- **SUPPLIED PASSAGE**

..........

CNO Financial Group Inc.
- Formerly: Conseco Inc. (1979–2010)
- Type: Public
- Traded as: NYSE: CNO S&P 400 Component
- Industry: Financial services
- Founded: 1979; 47 years ago
- Headquarters: Carmel, Indiana, United States
- Key people: Gary C. Bhojwani (CEO)
- Products: Insurance
- Revenue: $ 3.8 billion (2015)
- Operating income: ▲$ 367.7 million (2015)
- Net income: ▼$ 270.7 million (2015)
- Total assets: ▼$ 31.1 billion (2015)
- Total equity: ▼$ 4.1 billion (2014)
- Number of employees: 3,300 (2017)
- Subsidiaries: Colonial Penn, Bankers Life, 40/86 Advisors, Washington National Insurance Company
- Website: https://www.cnoinc.com/

= CNO Financial Group =

American financial services company

CNO Financial Group, Inc., formerly Conseco, Inc. (Consolidated National Security Corporation), is an American financial services holding company based in Carmel, Indiana. Its insurance subsidiaries provide life insurance, annuity and supplemental health insurance products to more than four million customers in the United States. These products are distributed through independent agents, career agents and direct to customers through television advertising and direct mail.

CNO Financial Group is the parent company of seven insurance companies, including Bankers Life and Casualty Company and Colonial Penn Life Insurance Company. They also own 40/86 Advisors, an investment management company and Washington National Insurance Company.

==History==
CNO Financial was incorporated in 1979 as Security National of Indiana Corp. by Stephen Hilbert. SNI bought Consolidated National Life Insurance Co. in 1983. It began insurance operations in 1982 and became a public company in 1985.

In 1986, Conseco acquired Lincoln Income Life Insurance Company at $29 per share for $32.3 million. Shearson Lehman Brothers advised Lincoln Income Life Insurance. Earlier, in mid-1985, Lincoln had agreed to be acquired by I.C.H. for $31 per share in cash but the merger could not be consummated as the Kentucky Department of Insurance raised objections to certain expenses which Lincoln would have incurred in the merger. Lincoln also received a merger proposal from Redgate in 1985. Satisfied with its recipe for acquiring and improving insurance companies, Conseco stepped up its acquisition efforts in 1986. It purchased Bankers National Life Insurance Company for $118 million, respectively.

..........

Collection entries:
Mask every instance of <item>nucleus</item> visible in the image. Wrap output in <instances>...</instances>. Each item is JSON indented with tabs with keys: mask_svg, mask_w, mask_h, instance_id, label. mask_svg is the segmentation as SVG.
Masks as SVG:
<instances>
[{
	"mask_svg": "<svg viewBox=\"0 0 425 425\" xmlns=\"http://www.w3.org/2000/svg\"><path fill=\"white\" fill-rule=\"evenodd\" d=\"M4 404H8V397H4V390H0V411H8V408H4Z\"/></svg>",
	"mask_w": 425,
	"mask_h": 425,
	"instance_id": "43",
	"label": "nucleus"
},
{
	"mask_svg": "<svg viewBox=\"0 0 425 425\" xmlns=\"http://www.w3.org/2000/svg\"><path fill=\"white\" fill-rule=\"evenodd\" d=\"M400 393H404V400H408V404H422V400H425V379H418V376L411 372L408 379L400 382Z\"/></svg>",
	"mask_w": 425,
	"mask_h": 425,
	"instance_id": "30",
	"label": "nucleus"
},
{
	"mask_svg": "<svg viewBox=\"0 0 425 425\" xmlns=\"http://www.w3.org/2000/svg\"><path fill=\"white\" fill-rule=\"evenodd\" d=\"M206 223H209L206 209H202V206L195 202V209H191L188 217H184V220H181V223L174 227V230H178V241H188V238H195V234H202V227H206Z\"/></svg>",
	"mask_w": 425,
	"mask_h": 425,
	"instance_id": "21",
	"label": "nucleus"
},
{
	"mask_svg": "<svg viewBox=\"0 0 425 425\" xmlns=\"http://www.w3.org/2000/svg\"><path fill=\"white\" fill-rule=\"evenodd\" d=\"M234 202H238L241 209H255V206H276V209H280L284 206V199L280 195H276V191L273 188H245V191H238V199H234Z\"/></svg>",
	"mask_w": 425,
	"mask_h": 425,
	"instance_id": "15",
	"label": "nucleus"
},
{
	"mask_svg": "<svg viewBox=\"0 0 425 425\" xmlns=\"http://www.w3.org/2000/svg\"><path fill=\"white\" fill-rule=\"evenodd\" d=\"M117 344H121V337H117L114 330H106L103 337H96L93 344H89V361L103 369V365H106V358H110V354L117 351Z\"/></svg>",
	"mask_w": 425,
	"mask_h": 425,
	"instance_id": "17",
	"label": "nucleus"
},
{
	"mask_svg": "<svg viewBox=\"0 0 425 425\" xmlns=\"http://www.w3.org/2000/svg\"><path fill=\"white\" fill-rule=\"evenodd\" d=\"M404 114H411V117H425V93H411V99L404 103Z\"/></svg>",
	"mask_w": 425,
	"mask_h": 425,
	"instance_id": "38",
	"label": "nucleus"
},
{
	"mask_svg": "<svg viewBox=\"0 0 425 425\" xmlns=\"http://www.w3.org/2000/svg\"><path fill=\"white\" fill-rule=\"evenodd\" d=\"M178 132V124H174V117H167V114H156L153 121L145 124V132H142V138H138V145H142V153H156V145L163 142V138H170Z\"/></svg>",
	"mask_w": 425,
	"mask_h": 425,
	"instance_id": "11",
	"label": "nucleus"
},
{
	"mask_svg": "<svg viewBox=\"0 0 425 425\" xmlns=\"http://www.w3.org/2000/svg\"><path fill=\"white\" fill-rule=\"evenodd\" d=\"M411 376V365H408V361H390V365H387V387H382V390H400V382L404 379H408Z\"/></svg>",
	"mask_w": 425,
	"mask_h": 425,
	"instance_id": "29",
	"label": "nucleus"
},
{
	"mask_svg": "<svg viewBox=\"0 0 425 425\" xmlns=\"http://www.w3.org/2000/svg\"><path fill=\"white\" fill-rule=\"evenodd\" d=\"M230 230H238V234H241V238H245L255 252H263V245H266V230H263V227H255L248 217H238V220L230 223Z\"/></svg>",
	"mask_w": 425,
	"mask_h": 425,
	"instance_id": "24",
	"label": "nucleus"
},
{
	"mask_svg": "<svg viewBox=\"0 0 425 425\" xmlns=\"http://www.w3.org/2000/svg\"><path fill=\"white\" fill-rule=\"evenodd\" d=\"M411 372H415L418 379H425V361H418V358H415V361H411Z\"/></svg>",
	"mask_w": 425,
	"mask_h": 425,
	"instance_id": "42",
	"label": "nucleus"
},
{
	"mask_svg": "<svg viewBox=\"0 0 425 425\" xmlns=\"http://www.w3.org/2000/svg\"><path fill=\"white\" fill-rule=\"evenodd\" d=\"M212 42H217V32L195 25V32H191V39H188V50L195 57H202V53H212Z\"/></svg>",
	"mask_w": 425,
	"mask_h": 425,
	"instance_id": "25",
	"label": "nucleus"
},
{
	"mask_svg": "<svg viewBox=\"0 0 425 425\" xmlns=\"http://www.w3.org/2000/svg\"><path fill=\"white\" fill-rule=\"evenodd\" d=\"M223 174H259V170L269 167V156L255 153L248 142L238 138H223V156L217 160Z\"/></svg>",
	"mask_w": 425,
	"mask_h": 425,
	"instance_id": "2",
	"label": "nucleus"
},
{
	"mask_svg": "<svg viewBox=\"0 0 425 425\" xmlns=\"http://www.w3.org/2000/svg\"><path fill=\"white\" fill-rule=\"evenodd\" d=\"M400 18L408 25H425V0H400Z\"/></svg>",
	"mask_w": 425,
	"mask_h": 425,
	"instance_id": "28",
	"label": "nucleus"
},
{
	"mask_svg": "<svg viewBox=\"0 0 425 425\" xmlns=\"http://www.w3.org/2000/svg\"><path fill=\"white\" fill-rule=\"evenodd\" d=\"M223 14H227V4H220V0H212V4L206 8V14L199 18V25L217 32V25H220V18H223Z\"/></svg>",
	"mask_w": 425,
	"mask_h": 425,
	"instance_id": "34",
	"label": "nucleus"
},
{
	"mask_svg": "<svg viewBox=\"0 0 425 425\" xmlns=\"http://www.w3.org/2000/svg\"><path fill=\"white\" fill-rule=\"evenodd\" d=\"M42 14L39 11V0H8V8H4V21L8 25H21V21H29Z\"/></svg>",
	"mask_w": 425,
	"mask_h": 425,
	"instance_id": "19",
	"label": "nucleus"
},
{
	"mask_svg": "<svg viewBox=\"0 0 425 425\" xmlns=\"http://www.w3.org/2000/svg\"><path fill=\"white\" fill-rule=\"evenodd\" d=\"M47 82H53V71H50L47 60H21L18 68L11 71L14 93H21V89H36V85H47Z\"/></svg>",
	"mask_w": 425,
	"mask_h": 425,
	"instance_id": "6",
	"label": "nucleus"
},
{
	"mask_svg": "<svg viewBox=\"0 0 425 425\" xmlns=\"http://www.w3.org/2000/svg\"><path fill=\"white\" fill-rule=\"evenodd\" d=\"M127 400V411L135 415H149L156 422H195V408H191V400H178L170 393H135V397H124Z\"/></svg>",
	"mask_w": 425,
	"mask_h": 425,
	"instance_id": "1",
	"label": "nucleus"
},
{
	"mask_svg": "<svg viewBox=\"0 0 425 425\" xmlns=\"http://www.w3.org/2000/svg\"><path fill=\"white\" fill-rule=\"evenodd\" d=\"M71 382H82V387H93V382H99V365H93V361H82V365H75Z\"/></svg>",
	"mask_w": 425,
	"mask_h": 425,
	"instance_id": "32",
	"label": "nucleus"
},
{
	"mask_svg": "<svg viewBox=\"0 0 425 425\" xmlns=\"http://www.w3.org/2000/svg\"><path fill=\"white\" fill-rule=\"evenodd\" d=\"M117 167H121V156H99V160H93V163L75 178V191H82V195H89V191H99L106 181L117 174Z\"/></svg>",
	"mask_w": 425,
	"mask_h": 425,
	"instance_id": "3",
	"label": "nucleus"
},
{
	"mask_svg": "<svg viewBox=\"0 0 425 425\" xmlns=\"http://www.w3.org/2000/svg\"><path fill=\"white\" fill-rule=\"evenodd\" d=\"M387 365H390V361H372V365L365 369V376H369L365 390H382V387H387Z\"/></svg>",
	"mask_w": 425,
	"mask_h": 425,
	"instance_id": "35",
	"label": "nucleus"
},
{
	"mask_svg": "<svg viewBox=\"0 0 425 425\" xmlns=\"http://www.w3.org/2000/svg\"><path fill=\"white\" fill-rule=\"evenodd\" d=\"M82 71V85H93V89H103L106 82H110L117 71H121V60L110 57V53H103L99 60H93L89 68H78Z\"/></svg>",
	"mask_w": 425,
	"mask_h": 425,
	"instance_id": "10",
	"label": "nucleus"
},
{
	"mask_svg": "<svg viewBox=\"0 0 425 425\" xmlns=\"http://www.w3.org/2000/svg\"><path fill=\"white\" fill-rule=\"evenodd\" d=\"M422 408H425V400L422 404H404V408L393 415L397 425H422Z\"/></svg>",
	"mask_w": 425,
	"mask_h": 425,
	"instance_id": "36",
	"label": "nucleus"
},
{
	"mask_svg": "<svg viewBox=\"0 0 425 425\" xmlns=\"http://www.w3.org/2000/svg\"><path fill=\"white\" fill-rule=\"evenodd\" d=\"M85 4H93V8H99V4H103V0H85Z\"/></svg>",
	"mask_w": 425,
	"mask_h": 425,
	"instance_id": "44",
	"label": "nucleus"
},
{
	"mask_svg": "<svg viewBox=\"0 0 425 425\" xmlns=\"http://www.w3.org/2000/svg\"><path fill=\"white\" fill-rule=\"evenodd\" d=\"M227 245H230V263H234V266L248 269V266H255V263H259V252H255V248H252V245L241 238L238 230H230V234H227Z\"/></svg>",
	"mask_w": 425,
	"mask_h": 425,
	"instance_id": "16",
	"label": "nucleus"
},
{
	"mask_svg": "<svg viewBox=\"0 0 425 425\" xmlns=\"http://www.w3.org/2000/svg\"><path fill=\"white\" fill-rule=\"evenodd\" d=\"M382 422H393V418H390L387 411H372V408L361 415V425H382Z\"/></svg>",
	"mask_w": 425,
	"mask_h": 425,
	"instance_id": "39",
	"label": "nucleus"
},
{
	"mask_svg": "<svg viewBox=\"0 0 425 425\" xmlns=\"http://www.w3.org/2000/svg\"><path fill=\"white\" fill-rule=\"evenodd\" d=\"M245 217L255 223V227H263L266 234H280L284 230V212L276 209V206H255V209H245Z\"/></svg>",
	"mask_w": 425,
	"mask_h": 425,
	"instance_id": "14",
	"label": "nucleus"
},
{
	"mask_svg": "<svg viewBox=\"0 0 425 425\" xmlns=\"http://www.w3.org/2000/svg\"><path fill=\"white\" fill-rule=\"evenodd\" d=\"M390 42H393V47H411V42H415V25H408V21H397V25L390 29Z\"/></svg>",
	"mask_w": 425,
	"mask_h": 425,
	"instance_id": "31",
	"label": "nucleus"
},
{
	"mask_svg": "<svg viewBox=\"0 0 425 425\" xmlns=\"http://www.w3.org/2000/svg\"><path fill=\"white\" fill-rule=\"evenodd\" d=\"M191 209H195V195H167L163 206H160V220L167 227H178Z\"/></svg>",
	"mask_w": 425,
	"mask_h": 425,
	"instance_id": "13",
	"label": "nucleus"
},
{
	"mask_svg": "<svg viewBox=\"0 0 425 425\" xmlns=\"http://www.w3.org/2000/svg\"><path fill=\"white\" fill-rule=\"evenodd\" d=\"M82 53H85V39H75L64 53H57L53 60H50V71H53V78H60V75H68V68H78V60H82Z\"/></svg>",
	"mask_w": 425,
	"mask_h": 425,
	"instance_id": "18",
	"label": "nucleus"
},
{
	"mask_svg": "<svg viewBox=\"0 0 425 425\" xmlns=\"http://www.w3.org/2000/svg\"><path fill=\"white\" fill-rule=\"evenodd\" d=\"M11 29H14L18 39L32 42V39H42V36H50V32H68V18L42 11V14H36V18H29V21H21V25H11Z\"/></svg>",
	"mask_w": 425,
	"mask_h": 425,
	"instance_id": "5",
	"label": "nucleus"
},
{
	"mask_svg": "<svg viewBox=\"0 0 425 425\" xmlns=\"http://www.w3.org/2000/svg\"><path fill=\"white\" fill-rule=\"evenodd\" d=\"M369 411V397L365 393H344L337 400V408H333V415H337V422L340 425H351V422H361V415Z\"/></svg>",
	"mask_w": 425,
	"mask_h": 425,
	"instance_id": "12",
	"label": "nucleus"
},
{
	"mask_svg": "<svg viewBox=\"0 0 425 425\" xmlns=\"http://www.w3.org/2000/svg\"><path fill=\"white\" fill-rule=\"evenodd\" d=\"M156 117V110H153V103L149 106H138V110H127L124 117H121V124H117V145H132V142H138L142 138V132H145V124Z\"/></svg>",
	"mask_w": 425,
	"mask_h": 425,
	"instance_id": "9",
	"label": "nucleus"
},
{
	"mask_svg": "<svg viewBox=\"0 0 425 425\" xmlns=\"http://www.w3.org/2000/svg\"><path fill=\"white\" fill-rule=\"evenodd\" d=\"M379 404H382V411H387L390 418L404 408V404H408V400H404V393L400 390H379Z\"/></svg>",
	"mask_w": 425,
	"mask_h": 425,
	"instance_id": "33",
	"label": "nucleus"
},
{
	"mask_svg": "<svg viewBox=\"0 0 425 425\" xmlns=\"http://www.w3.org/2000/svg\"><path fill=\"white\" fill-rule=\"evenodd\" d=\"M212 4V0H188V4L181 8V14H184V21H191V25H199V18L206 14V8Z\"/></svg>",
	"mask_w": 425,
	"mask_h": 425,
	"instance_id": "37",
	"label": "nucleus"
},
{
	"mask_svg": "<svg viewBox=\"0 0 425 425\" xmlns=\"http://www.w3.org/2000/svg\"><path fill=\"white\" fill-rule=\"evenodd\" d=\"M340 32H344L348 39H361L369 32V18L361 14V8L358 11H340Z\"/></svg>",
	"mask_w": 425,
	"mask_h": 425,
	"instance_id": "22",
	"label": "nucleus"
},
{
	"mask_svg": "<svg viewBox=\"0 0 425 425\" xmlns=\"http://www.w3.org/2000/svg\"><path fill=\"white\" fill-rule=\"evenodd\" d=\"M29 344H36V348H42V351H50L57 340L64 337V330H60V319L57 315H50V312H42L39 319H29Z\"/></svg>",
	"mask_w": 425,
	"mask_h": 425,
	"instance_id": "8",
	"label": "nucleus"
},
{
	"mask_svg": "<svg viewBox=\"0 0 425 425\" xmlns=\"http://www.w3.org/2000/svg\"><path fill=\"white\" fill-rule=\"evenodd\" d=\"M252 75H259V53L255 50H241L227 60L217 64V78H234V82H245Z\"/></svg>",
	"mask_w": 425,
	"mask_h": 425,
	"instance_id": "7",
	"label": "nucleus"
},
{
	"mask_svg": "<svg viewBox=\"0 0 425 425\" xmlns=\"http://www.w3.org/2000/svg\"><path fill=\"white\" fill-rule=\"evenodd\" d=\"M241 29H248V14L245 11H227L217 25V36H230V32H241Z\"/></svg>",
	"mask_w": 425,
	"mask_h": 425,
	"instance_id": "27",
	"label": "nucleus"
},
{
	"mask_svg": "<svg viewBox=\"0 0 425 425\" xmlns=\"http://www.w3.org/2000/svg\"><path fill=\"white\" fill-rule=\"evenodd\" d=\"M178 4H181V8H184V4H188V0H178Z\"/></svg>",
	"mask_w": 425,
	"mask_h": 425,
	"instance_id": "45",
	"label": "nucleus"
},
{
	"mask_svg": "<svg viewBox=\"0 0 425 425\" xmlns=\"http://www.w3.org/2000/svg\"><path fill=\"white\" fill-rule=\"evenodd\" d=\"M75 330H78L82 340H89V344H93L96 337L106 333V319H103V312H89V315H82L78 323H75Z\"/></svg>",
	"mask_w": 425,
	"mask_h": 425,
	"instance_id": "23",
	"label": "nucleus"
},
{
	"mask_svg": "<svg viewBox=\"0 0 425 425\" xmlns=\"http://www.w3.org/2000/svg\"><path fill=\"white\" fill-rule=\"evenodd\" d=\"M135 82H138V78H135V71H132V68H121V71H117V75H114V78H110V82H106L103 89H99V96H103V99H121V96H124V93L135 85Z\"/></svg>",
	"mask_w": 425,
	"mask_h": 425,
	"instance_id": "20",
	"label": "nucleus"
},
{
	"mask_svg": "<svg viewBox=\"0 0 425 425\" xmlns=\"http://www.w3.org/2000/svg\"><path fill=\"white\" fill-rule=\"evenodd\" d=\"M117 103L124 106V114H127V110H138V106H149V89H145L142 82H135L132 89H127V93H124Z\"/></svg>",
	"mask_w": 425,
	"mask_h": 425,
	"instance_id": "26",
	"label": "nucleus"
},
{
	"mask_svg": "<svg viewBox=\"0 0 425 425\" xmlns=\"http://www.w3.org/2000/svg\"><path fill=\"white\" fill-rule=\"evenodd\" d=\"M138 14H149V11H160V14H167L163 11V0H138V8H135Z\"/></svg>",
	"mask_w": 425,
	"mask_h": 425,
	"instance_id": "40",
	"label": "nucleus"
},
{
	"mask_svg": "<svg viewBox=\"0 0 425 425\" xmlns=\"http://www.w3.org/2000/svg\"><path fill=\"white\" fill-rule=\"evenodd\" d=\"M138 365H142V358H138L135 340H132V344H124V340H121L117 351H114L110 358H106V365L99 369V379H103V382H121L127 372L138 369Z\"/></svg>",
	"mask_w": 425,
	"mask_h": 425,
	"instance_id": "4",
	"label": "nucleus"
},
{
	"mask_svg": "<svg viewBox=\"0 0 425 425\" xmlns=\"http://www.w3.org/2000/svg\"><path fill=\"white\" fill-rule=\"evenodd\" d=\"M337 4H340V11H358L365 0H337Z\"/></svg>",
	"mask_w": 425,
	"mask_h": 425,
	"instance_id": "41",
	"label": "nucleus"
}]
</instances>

..........

- **YOUR TASKS**
1 – In the CNO Financial Group article, transcribe the passage that begins at the words "- Type: Public" and stops after the words "employees: 3,300 (2017)".
2 – Write the next part of the CNO Financial Group article, picking up after its last sentence.

- **EXPECTED RESULTS**
1 –
- Type: Public
- Traded as: NYSE: CNO S&P 400 Component
- Industry: Financial services
- Founded: 1979; 47 years ago
- Headquarters: Carmel, Indiana, United States
- Key people: Gary C. Bhojwani (CEO)
- Products: Insurance
- Revenue: $ 3.8 billion (2015)
- Operating income: ▲$ 367.7 million (2015)
- Net income: ▼$ 270.7 million (2015)
- Total assets: ▼$ 31.1 billion (2015)
- Total equity: ▼$ 4.1 billion (2014)
- Number of employees: 3,300 (2017)

2 –
In 1998, Conseco purchased the former Greentree Financial, one of the largest financiers of mobile homes, in an attempt to diversify into consumer financial services. They also bought life insurance company Colonial Penn later that year, changing their name to Conseco Direct Life, though changing the name back to Colonial Penn in 2001 (known as Bankers Conseco Life Insurance Company in New York state). Conseco (though not its subsidiary insurance companies) entered Chapter 11 reorganization in 2002 and emerged nine months later in 2003. Conseco's bankruptcy was the third largest U.S. Chapter 11 filing at the time, after the bankruptcies of WorldCom Inc. and Enron. In the process of reorganization, GreenTree was divested and thereafter Conseco solely focused on the insurance industry.

From its opening in 1999 until 2011, the company (when it was known as Conseco) held the naming rights to the home arena of the NBA's Indiana Pacers; the naming rights were transferred to Bankers Life in 2011.

On May 11, 2010, the board of directors officially approved changing the holding company's name to CNO Financial Group. CNO Financial ranked 608 on the Fortune 1000 with 2014 revenues of $4.1 billion.

In February 2015, CNO Financial sold its Hyderabad-based India operations to Cognizant.